◆ TEXT TO READ

** begin **

In this deteriorating context, the EU’s role is pivotal and irreplaceable. The EU remains one of the world’s largest champions of children’s rights, human development and multilateral governance, and its investments generate strong returns in both development and stability. The €200 million Global Europe allocation and the proposal to dedicate €25 billion to humanitarian aid demonstrate the EU’s commitment to addressing children’s needs where they are most acute. Furthermore, ODA generates significant value: every euro invested in children produces substantial social and economic returns, with child focused interventions ranking among the most effective levers of long-term stability. Crucially, predictable, multiyear EU support prevents the shift to short-term, reactive programming that is more costly and less effective.
As donor solidarity declines and fragility deepens, Global Gateway can play a decisive role in mitigating risks for children by directing investment toward human-centred and resilience building infrastructure. By prioritisingprojects that strengthen food systems, enhance access to essential health and education services, and build climate resilient communities, Global Gateway can help shield children from the cascading effects of conflict, hunger and instability. Integrating anticipatory action and risk informed planning into Global Gateway programming would further ensure that crises are addressed before they escalate, an approach which is both lifesaving and cost-efficient. In this way, Global Gateway becomes not only an instrument of connectivity but also a strategic pillar in preventing humanitarian deterioration, protecting children’s futures and reducing the long-term costs of crisis response.
To end, the EU’s cooperation with multilateral partners, including the UN, supports principled, neutral and needs based delivery, particularly in fragile and hard to reach settings and remains an important factor in ensuring that EU investments achieve scale and reach the most vulnerable children. Ultimately, reduced EU investment would not save resources; it would export instability and suffering back to the EU’s borders. Sustained, child centred EU leadership is therefore not only a moral imperative, but also a matter of strategic self-interest.

** end **

◆ WRITTEN INSTRUCTION
Rewrite everything in the passage on EU support for children from "In this deteriorating" down to "and less effective.", swapping "pivotal" for "central".

◆ DATA SUPPLIED
** begin **

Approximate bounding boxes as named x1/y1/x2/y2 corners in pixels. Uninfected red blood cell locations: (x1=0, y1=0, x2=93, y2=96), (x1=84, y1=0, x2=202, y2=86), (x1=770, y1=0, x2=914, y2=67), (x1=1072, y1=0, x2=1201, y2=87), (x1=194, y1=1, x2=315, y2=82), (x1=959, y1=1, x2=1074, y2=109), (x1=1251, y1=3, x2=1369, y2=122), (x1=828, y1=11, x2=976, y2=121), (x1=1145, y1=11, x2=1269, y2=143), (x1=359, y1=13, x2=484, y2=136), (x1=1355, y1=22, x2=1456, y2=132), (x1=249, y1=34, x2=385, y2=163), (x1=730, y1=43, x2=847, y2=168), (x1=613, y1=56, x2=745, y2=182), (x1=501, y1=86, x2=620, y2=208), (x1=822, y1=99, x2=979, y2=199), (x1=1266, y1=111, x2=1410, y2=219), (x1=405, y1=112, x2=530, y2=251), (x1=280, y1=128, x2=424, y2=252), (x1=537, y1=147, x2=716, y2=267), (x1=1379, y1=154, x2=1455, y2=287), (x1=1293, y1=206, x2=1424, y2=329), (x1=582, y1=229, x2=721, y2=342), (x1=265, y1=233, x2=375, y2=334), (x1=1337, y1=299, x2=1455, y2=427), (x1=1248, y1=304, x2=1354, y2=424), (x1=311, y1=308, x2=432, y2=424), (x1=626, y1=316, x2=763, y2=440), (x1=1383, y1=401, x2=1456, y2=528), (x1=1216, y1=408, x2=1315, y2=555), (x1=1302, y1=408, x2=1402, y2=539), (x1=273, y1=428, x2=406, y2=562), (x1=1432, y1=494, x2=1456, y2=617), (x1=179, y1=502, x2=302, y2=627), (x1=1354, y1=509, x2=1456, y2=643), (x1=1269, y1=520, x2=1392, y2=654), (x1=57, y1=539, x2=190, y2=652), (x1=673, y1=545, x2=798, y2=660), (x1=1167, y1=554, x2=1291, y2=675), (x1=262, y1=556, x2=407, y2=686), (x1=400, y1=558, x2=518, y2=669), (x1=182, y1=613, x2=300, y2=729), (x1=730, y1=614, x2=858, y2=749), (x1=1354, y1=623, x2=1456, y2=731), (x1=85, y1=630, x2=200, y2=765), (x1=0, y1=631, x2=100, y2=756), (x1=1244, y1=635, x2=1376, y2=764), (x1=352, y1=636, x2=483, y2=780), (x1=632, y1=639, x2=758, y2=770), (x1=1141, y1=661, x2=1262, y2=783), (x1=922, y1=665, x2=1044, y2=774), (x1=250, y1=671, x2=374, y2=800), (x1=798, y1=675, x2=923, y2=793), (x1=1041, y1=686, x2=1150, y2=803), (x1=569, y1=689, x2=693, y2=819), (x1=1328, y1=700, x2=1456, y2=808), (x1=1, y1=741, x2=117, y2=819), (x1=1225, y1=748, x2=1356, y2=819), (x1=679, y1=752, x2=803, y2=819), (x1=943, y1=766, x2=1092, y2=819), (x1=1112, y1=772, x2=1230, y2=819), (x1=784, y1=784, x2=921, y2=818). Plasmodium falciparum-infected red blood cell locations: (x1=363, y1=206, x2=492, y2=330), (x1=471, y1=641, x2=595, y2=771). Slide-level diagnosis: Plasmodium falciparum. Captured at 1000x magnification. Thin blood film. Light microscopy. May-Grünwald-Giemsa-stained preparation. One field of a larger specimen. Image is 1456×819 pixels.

** end **
** begin **

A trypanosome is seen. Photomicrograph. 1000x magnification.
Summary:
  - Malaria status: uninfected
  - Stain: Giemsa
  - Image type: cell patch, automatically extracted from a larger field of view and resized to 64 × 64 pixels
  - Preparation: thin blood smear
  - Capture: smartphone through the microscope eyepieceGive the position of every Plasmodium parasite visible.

** end **

◆ PROBLEM SOLUTION
In this deteriorating context, the EU’s role is central and irreplaceable. The EU remains one of the world’s largest champions of children’s rights, human development and multilateral governance, and its investments generate strong returns in both development and stability. The €200 million Global Europe allocation and the proposal to dedicate €25 billion to humanitarian aid demonstrate the EU’s commitment to addressing children’s needs where they are most acute. Furthermore, ODA generates significant value: every euro invested in children produces substantial social and economic returns, with child focused interventions ranking among the most effective levers of long-term stability. Crucially, predictable, multiyear EU support prevents the shift to short-term, reactive programming that is more costly and less effective.